[Image and question rows]
· · · ·
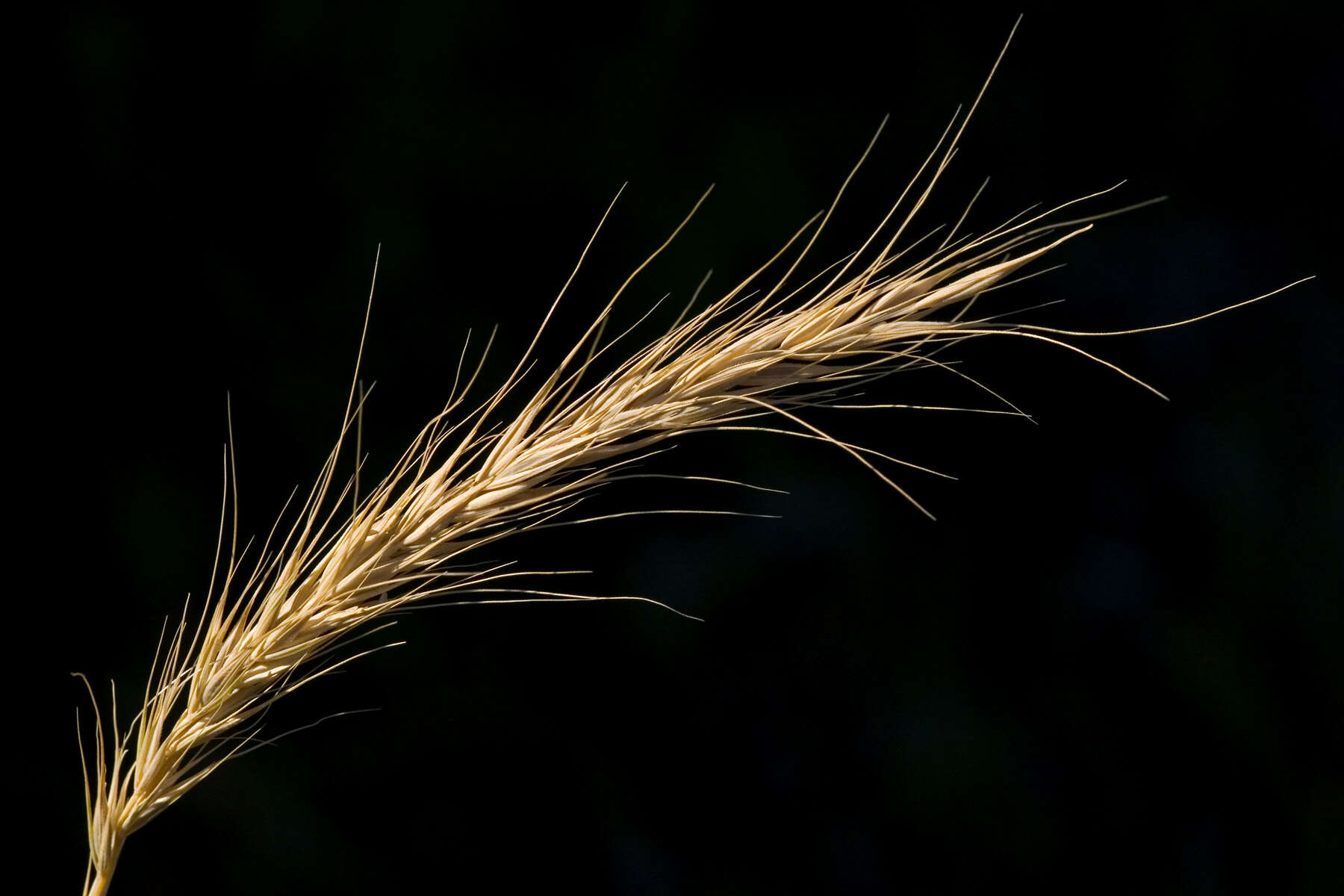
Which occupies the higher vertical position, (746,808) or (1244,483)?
(1244,483)

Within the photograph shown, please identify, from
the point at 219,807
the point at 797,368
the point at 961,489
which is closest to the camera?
the point at 797,368

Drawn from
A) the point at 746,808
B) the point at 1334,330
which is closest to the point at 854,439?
the point at 746,808

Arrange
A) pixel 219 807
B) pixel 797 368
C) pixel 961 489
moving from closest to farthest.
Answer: pixel 797 368, pixel 219 807, pixel 961 489

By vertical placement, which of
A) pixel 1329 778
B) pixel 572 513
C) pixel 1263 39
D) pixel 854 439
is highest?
pixel 1263 39

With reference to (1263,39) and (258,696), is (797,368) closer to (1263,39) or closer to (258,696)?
(258,696)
· · · ·
What you have to do = Copy word for word the stretch from the line containing "Within the photograph" through the end of the rows.

Exercise solution =
Within the photograph shown, please identify, from
the point at 219,807
the point at 797,368
the point at 961,489
which is closest to the camera?
the point at 797,368

Drawn from
A) the point at 746,808
B) the point at 1334,330
which is closest to the point at 854,439?
the point at 746,808

Arrange
A) pixel 219 807
B) pixel 797 368
C) pixel 961 489
moving from closest to farthest.
Answer: pixel 797 368, pixel 219 807, pixel 961 489

By vertical placement, which of
A) pixel 1329 778
B) pixel 572 513
C) pixel 1263 39
D) pixel 854 439
is highest?
pixel 1263 39

With reference to (1263,39) and (258,696), is (797,368) closer to (1263,39) or closer to (258,696)?
(258,696)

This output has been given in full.